→ **WHAT THIS EXERCISE ASKS**:
[1] According to the post on CPGB/WW and Stalinism, in what year did the CPGB publish the book From October to August?
[2] Carry the post on CPGB/WW and Stalinism forward from the point where it stops.

→ **TEXT BLOCK**:
CPGB/WW: Never Stalinist?

Submitted by martin on 22 October, 2002 - 7:54

Before responding at any length, best wait until Mark Fischer gets further in his promised series of articles. By then WW readers should have an idea of his substantive arguments, and, with luck, sight of the "substantial piece" by Sean Matgamna which he is "centrally" responding to, Sean's "Critical Notes" , rather than just quotations filleted so as to "prove" that the AWL misrepresents CPGB/WW politics.
One point, however, cries out for immediate comment: Stalinism.
In WW 403 (11/10/01) Mark himself proudly introduced a reprint of an article published in 1982 on the April 1978 Stalinist coup in Afghanistan. Mark admitted some "flaws, reflecting the illusions and theoretical errors characteristic of the extreme left wing of 'official communism'", in the article, but did not find it necessary to specify those "flaws" further, and on the whole praised the article as excellent proof that the Stalinist PDPA had led "a genuine democratic revolution". The article itself compared the April 1978 coup at length and without disfavour to October 1917 in Russia.
Sean was "astounded... that you still hold to the line on Afghanistan while you held when you were Stalinists". Mark responds: "We were not 'Stalinists' in 1981, when we begun publishing... our previous stance [before the early 1990s, when the CPGB/WW broke from the idea of the Stalinist USSR having been any sort of workers' state] had far more of 'Trotskyism' about it than 'Stalinism'..."
I turn to From October to August, a book published by the CPGB in 1992. "For all his faults, his mistakes, his championing of bureaucratic socialism, nothing should be allowed to detract from the positive developments in the Soviet Union during the years when Joseph Vissarionovich Stalin led the USSR...

Questions about scene geometry:
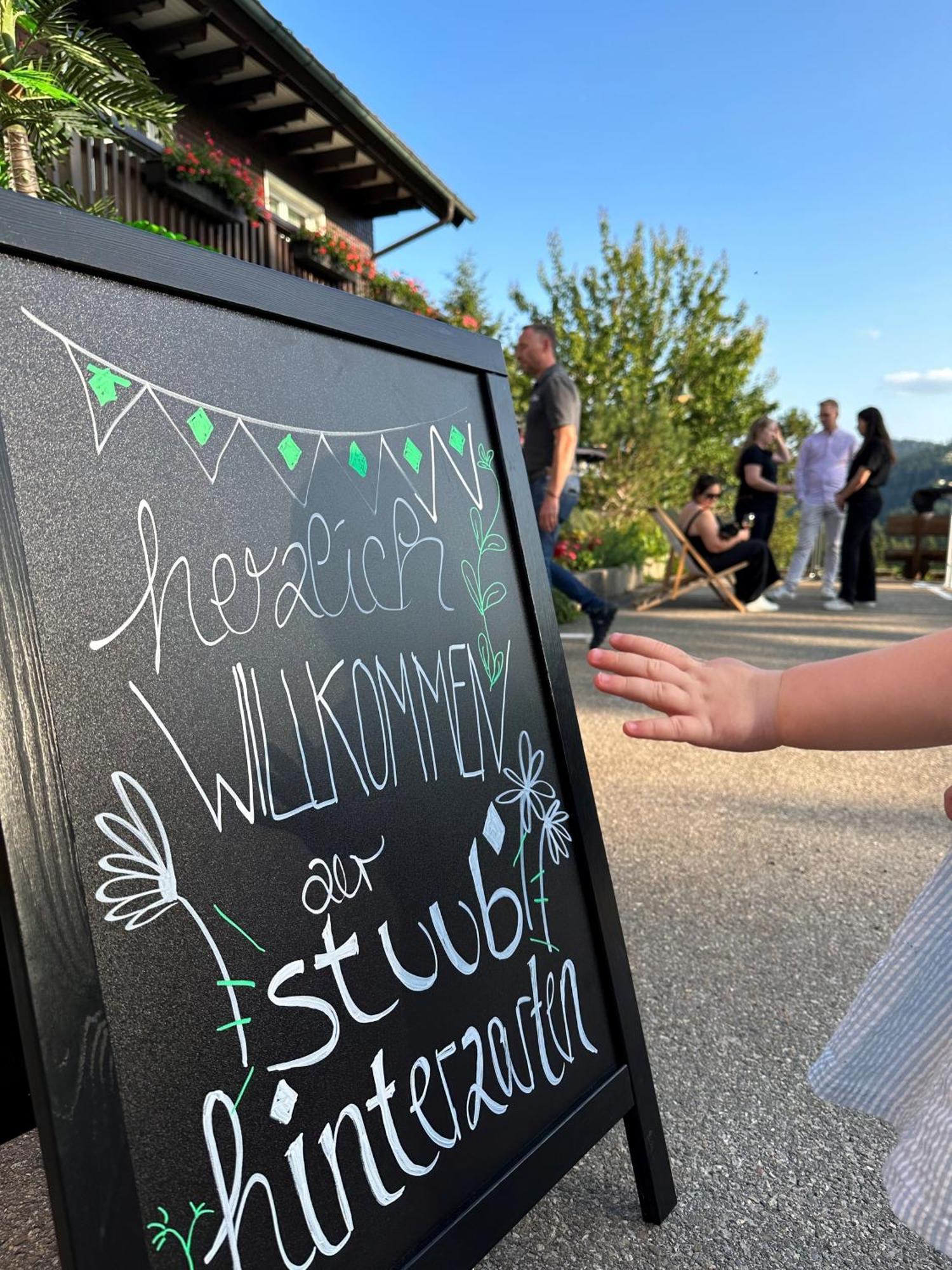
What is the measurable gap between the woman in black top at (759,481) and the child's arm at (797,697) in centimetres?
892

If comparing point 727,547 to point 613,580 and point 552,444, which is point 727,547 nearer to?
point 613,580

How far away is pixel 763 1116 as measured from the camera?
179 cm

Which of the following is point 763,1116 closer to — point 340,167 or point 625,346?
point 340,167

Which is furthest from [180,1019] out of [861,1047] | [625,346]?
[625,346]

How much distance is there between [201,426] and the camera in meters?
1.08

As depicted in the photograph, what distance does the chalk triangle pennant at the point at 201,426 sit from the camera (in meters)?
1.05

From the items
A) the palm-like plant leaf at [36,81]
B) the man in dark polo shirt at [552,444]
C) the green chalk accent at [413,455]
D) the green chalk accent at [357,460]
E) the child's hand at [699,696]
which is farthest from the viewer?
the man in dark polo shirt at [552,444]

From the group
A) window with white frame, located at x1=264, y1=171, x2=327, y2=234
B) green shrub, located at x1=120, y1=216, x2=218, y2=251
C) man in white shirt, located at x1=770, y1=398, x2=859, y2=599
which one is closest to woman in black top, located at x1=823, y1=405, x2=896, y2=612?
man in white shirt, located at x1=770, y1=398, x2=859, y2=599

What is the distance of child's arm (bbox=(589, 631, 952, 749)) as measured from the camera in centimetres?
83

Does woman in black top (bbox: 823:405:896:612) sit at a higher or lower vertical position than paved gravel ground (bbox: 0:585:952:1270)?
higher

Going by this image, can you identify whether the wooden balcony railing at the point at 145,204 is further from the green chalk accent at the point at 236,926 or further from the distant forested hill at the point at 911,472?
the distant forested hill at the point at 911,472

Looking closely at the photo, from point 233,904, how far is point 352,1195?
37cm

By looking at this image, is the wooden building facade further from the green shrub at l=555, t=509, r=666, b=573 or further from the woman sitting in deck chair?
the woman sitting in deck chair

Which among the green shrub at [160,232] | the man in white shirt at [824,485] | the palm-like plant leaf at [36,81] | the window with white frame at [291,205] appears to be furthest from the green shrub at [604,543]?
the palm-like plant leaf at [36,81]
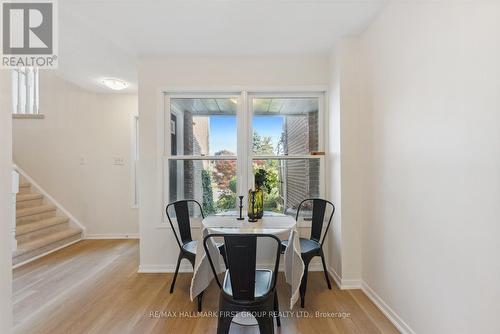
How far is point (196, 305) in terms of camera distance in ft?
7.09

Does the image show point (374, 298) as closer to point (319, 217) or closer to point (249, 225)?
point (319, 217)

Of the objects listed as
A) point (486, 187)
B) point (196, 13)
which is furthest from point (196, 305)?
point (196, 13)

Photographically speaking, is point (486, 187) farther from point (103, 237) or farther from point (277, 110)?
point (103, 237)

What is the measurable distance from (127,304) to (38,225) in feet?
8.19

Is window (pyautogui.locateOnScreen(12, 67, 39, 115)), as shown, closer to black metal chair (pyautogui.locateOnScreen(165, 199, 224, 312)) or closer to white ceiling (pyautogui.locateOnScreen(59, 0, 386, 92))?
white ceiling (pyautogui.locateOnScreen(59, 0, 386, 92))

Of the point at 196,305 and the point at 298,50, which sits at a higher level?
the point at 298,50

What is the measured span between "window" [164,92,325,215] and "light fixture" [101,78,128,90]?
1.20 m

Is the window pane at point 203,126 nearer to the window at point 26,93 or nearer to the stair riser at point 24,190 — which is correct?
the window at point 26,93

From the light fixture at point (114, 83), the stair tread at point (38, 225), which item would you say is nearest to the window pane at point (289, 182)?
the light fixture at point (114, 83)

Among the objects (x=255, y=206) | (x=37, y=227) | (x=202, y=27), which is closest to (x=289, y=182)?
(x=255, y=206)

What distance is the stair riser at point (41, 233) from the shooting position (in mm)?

→ **RESPONSES TO THE EXERCISE**:
[1] 1992

[2]
"The conditions were established for a string of socialist states in Eastern Europe and the emergence of the Soviet Union as the second most powerful country on earth. To say the least, this achievement owed not a little to Stalin...
"Against Gorbachev we obviously defend the Stalin of the five year plans, the Stalin of collectivisation, the Stalin of industrialisation, the Stalin of World War II and the Stalin of the spread of socialism into Eastern Europe. We proudly and unhesitatingly defend the forward march of socialism over which Stalin presided..."
"The Soviet Republic's war against Poland [in 1920]... was no different in essence from its war against Nazi Germany, except that the war against Poland failed and that against Nazi Germany succeeded. They were both revolutionary wars which from being defensive became offensive. Being an international continuation of the Soviet state's policy by violent means, the victories of the Red Army of 1944 and 1945 created extremely favourable conditions for the creation of socialist states in Eastern Europe. This is as clear an example as one could want of the class struggle conducted on an international scale by the Soviet Union".
The book also contained criticism of "bureaucratic socialism" and even of the great Joseph Vissarionovich himself. In 1955, say, that criticism would have got you expelled from the (real) CPGB as "Trotskyites". By 1992 it was commonplace.
You didn't see any "Trotskyism" in your views then! "Because of their worship of anti-bureaucratic spontaneity [i.e. their support for elemental working-class resistance to Stalinism] the Trotskyites have always in practice been calling for counter-revolution in the socialist countries".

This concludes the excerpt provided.